■ **Problems to solve**:
1. According to the excerpt about Fahie's farming, which two supermarkets buy most of her produce?
2. Reproduce the passage of the excerpt about Fahie's farming starting with "She also grows" and going on through "the Virgin Islands.".
3. Using the excerpt about Fahie's farming, explain why Fahie says she needs more land.

■ **Source excerpt**:
She also grows cassava, pigeon peas, mangoes, breadfruit, cucumbers, and peppers among other items on her four farms located at Paraquita Bay.

According to Fahie, most of her produce is sold to the RiteWay and One Mart supermarkets while other items are sold on her own at a tent she normally sets up in Road Town.

“Right now I want land and water, nobody is giving me any,” she added. It is a familiar cry echoed by crop as well as livestock farmers around the Virgin Islands.

Fahie has been farming at the Paraquita Bay location for over 25 years but said she had been involved in farming from an early age. She has won several champion farmer awards over the years.

Former Chief Minister, H. Lavity Stoutt offered her a plot of land as well as the current NDP administration. She currently utilises a plot that measures approximately 2 acres for one of her farms but stated that this is not enough and she needed at least 10 acres of land.

Water issues have been plaguing many farmers at the Paraquita Bay location and other areas for most of the past year and there seems to be no solution in sight to the farmers’ plight.

■ **Scene-based reasoning records**:

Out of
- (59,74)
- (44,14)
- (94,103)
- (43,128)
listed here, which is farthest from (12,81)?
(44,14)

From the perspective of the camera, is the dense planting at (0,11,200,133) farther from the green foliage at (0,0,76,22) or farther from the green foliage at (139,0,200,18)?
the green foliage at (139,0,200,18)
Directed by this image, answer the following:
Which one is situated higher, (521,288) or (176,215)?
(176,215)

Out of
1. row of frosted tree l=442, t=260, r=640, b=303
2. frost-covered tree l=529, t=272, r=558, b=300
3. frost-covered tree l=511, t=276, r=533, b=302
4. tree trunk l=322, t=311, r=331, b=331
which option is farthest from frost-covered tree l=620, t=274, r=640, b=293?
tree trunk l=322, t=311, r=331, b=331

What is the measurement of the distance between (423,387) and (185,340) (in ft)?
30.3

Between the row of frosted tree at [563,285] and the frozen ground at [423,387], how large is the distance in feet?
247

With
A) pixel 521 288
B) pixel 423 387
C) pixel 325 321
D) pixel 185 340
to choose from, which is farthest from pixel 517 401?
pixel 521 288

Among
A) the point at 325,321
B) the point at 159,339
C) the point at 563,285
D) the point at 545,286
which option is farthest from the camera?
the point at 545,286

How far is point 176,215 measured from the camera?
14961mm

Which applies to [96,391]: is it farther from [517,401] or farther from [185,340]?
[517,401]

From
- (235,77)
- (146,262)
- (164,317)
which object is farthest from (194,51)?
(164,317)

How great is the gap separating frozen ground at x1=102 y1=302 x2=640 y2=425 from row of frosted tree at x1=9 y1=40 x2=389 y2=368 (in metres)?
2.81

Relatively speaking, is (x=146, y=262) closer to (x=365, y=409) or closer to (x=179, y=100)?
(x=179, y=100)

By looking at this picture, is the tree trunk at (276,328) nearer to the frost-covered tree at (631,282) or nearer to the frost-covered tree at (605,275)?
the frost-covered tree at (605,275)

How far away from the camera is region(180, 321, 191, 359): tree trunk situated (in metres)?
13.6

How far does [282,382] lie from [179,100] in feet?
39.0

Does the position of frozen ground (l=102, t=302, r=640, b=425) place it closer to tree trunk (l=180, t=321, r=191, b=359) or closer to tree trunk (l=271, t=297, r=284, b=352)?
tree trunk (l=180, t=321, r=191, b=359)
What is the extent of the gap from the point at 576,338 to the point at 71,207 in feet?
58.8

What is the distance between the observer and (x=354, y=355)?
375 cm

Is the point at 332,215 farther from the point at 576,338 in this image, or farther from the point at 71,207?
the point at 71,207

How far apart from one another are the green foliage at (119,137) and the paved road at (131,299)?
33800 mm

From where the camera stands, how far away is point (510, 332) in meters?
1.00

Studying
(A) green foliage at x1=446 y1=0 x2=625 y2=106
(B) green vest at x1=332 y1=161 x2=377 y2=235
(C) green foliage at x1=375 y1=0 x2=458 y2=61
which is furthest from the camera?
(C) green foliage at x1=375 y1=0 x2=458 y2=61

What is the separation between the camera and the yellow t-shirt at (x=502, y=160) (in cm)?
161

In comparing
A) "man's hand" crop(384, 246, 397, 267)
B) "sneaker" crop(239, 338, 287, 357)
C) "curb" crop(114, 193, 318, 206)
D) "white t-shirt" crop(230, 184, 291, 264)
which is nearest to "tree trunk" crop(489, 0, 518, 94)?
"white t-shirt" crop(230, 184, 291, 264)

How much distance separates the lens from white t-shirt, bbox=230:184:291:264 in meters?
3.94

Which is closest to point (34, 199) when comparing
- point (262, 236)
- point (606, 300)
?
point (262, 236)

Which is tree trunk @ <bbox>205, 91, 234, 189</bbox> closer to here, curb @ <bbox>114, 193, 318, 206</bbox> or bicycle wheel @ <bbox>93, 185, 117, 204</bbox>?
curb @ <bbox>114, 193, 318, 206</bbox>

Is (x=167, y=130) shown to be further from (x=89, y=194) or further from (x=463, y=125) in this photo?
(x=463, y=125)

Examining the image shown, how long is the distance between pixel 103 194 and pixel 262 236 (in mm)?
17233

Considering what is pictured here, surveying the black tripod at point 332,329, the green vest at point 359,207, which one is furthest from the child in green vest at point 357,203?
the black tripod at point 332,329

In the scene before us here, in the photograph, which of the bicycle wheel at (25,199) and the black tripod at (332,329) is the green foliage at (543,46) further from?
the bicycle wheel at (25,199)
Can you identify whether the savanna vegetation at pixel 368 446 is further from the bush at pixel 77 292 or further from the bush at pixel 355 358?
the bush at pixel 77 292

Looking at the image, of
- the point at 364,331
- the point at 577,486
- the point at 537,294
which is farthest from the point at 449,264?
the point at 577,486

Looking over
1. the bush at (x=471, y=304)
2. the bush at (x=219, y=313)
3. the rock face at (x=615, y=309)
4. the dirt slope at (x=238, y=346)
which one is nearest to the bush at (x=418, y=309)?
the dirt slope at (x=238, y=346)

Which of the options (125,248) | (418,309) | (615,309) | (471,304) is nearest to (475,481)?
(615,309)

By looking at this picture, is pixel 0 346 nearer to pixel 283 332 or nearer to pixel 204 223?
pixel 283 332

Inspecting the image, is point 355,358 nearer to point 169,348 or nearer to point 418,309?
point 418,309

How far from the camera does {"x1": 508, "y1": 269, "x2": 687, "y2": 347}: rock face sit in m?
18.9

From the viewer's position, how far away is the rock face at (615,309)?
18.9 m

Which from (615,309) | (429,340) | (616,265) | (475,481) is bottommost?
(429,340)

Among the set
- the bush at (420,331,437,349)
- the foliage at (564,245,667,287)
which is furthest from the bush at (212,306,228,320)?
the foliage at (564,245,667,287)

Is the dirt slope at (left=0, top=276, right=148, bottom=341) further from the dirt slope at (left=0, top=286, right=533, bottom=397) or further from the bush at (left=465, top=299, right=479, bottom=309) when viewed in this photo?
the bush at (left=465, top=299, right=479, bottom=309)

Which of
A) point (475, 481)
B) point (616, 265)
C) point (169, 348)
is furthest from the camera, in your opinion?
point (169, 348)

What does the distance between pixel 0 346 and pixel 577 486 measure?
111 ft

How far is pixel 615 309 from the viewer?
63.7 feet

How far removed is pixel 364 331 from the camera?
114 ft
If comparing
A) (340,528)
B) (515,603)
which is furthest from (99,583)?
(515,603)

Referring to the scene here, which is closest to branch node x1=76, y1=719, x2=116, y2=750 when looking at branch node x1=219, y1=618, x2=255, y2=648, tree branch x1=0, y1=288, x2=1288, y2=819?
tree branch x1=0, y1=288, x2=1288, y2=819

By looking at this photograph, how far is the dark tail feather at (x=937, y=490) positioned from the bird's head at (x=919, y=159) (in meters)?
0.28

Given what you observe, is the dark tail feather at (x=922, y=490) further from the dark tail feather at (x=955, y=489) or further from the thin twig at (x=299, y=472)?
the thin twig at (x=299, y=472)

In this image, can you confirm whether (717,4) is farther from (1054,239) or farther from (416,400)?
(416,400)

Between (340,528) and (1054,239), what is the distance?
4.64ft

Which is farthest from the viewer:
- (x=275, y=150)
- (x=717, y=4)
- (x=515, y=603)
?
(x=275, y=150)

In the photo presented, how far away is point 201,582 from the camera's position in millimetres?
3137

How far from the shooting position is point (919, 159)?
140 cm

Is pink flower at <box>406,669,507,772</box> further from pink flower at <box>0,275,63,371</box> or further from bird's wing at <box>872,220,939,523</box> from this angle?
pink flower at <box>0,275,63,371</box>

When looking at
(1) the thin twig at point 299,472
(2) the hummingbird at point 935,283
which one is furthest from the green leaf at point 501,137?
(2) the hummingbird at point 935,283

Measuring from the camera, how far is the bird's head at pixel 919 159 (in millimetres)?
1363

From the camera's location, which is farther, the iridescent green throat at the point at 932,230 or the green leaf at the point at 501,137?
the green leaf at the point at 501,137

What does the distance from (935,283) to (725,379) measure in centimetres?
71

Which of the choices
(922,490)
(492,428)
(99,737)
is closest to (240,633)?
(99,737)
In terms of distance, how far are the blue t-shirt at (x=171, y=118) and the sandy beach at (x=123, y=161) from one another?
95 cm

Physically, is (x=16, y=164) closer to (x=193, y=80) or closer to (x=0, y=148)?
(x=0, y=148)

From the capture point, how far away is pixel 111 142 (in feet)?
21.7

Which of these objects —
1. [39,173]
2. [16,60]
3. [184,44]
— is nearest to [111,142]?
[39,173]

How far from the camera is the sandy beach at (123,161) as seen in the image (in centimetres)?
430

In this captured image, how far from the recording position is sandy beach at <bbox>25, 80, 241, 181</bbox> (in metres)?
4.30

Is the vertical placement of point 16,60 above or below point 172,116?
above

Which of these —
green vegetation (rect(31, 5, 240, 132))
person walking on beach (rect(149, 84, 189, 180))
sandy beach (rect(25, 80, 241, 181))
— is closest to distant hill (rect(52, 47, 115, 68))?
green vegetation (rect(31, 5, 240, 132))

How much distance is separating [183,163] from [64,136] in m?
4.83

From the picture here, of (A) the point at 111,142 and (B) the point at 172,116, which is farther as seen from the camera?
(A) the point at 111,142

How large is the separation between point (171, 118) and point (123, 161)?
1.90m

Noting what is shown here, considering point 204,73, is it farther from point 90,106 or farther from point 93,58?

■ **Solutions to the tasks**:
1. The RiteWay and One Mart supermarkets.

2.
She also grows cassava, pigeon peas, mangoes, breadfruit, cucumbers, and peppers among other items on her four farms located at Paraquita Bay.

According to Fahie, most of her produce is sold to the RiteWay and One Mart supermarkets while other items are sold on her own at a tent she normally sets up in Road Town.

“Right now I want land and water, nobody is giving me any,” she added. It is a familiar cry echoed by crop as well as livestock farmers around the Virgin Islands.

3. The plot of approximately 2 acres that she uses for one of her farms is not enough, and she says she needs at least 10 acres.